-- START OF GIVEN RECORDS --

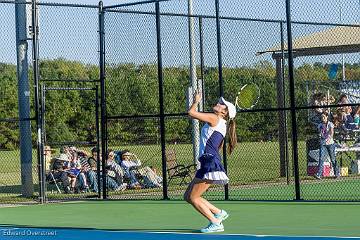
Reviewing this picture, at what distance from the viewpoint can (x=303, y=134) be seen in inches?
1099

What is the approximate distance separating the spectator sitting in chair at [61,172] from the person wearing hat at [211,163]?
9344mm

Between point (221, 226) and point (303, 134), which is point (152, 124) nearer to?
point (303, 134)

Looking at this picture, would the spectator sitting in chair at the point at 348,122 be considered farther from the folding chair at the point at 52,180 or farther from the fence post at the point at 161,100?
the folding chair at the point at 52,180

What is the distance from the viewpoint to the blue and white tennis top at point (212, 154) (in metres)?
13.6

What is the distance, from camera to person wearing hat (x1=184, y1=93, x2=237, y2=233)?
13641 mm

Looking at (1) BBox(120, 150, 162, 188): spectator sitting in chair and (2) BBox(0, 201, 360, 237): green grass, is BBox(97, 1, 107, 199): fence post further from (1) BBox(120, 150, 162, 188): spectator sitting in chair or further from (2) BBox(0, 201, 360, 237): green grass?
(1) BBox(120, 150, 162, 188): spectator sitting in chair

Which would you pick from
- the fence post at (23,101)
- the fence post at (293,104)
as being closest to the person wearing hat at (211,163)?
the fence post at (293,104)

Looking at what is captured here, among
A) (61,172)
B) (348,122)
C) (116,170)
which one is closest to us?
(116,170)

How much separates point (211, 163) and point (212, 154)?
0.12 meters

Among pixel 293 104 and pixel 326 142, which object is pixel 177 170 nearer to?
pixel 326 142

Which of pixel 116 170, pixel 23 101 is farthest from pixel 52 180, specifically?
pixel 23 101

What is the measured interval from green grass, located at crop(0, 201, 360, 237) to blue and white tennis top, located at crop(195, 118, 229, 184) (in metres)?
0.76

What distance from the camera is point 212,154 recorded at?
44.9 ft

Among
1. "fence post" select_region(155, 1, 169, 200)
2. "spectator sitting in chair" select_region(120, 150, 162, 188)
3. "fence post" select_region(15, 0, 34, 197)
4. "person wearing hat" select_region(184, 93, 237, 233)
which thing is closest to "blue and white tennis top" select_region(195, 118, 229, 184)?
"person wearing hat" select_region(184, 93, 237, 233)
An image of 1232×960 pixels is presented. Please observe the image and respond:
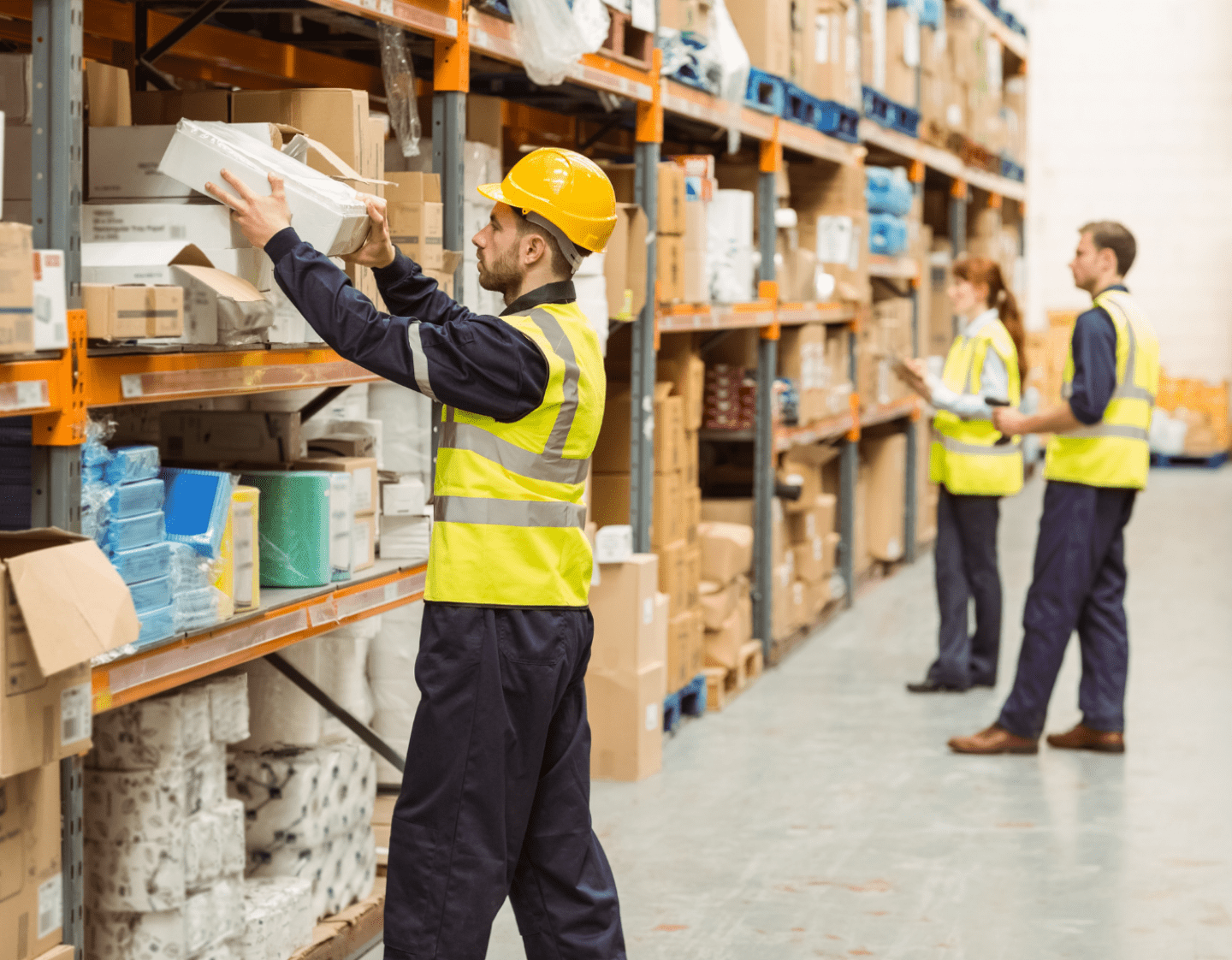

-- END OF GIVEN RECORDS --

**DIRECTIONS FOR THIS TASK:**
Could you output the items again word for word, starting at the line that contains "What distance from the camera" and ending at the end of the items, leaving out the pictures?

**COMPLETED EXERCISE:**
What distance from the camera is point 212,154 recorded at?
44.9 ft

Among
1. "fence post" select_region(155, 1, 169, 200)
2. "spectator sitting in chair" select_region(120, 150, 162, 188)
3. "fence post" select_region(15, 0, 34, 197)
4. "person wearing hat" select_region(184, 93, 237, 233)
which thing is closest to "blue and white tennis top" select_region(195, 118, 229, 184)?
"person wearing hat" select_region(184, 93, 237, 233)
An image of 1232×960 pixels is presented. Please observe the image and respond:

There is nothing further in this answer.